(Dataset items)
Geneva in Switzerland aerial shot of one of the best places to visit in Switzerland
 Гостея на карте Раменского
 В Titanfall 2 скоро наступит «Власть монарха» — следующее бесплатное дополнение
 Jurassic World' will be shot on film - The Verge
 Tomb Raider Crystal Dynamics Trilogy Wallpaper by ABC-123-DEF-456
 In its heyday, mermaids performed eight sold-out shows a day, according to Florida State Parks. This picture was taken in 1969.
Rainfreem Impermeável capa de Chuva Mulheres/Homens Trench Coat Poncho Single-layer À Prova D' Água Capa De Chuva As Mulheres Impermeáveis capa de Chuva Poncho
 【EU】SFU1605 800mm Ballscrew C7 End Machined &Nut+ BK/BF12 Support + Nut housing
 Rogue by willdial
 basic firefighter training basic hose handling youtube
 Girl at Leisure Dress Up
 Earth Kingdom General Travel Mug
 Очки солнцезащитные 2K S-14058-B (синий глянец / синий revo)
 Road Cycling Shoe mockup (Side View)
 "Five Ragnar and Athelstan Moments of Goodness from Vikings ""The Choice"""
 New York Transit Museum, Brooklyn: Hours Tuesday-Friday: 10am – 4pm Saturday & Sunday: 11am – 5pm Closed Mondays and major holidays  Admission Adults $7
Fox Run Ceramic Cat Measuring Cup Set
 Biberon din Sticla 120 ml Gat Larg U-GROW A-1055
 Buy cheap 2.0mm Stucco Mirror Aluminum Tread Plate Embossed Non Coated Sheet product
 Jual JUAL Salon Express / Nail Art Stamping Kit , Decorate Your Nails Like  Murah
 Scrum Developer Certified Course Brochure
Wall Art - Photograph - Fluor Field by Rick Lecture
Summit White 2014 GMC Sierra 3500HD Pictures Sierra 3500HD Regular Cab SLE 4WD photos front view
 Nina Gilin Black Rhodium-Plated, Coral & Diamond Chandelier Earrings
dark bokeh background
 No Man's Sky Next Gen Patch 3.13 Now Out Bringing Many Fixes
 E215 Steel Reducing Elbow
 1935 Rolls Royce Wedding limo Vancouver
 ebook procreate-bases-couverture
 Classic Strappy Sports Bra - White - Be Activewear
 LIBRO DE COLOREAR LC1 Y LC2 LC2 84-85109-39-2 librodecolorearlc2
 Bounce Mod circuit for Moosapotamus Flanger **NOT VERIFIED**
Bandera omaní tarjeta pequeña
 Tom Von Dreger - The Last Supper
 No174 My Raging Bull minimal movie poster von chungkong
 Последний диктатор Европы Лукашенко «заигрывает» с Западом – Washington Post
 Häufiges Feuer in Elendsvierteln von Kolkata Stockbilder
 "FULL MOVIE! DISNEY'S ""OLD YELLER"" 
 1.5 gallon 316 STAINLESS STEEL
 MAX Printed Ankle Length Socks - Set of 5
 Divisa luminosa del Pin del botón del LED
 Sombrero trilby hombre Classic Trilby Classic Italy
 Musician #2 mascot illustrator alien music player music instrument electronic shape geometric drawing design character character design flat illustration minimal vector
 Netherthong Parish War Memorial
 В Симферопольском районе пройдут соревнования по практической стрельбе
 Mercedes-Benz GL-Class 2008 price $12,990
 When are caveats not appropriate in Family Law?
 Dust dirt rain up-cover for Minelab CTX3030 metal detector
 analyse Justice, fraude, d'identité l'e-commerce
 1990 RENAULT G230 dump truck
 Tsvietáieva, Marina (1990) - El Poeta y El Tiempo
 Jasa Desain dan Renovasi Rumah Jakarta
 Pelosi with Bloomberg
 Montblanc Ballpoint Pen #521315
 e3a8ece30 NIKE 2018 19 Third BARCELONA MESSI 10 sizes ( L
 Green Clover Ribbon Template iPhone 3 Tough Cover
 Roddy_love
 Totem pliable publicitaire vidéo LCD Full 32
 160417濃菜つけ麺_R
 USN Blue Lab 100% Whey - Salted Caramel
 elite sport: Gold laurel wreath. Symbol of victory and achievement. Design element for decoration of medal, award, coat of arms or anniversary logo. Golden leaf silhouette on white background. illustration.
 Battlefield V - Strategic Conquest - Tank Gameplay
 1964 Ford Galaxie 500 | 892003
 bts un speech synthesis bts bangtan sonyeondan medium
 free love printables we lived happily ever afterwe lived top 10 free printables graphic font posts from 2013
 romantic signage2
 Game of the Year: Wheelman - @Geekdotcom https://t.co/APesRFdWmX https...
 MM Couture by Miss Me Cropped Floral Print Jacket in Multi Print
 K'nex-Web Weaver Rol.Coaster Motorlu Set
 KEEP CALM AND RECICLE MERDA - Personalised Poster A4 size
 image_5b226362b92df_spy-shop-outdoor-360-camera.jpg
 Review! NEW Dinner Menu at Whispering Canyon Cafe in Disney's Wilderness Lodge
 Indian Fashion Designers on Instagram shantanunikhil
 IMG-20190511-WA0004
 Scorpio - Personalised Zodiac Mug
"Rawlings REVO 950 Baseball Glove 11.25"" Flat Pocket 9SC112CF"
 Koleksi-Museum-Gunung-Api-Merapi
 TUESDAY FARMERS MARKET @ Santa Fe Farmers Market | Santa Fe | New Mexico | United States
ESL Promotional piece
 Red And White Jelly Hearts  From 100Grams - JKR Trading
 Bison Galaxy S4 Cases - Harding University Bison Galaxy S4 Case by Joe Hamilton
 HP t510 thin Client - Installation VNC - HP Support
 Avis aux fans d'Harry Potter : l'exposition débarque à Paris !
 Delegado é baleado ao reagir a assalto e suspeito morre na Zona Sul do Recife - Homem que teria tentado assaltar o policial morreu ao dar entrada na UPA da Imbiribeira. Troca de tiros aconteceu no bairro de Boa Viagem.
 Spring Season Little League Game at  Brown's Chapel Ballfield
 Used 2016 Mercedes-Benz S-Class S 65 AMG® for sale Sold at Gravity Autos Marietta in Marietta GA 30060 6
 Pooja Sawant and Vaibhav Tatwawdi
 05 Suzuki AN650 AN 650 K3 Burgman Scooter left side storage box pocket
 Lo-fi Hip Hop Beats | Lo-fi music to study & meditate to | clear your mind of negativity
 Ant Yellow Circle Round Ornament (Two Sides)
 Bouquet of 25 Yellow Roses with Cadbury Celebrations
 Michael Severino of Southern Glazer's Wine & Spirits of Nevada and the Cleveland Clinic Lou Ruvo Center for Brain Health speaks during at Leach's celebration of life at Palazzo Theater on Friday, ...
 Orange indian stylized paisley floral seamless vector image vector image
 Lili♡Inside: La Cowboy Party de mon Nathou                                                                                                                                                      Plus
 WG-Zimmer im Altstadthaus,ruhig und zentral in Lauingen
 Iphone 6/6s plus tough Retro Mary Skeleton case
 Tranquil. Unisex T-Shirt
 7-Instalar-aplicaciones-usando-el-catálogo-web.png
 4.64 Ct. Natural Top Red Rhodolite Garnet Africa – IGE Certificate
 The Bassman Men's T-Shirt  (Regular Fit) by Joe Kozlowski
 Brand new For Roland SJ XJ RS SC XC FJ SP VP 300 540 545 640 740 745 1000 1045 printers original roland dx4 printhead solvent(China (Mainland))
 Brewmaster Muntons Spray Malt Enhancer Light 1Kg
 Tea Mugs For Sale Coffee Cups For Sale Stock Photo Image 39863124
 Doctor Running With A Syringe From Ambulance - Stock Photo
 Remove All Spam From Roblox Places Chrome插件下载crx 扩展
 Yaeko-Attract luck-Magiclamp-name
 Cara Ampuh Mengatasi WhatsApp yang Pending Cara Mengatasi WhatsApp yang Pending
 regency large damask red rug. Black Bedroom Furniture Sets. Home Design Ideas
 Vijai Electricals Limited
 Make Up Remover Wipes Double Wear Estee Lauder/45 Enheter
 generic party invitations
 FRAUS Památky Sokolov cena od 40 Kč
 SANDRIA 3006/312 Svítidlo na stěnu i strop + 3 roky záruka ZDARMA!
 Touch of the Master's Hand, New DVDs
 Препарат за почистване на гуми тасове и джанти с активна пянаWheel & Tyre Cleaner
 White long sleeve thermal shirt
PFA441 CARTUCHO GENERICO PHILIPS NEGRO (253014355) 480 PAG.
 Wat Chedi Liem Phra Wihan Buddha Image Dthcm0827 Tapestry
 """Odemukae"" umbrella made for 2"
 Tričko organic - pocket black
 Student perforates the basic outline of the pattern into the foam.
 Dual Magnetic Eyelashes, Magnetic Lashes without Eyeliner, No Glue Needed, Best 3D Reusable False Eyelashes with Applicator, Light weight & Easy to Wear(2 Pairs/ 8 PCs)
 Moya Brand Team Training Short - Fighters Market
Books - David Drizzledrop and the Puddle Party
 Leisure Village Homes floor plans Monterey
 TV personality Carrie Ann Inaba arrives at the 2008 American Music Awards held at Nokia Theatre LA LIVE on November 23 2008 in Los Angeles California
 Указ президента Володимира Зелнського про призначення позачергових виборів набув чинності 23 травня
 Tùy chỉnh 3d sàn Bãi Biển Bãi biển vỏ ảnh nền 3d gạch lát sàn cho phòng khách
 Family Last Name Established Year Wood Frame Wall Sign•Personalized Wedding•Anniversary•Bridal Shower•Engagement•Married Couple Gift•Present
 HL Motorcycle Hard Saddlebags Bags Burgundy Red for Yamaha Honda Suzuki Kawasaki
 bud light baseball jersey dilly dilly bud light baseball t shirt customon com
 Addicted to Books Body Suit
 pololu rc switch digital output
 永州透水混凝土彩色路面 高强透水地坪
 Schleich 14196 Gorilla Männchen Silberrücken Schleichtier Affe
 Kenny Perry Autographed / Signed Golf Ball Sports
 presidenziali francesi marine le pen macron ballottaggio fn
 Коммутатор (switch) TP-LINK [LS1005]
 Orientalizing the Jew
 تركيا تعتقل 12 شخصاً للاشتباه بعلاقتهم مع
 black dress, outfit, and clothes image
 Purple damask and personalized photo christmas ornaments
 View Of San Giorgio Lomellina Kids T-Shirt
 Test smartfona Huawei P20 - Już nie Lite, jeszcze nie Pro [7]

Instructions to follow: Work out how many lines of the entries hold the word "Sports", and write only that figure.

Written answer: 2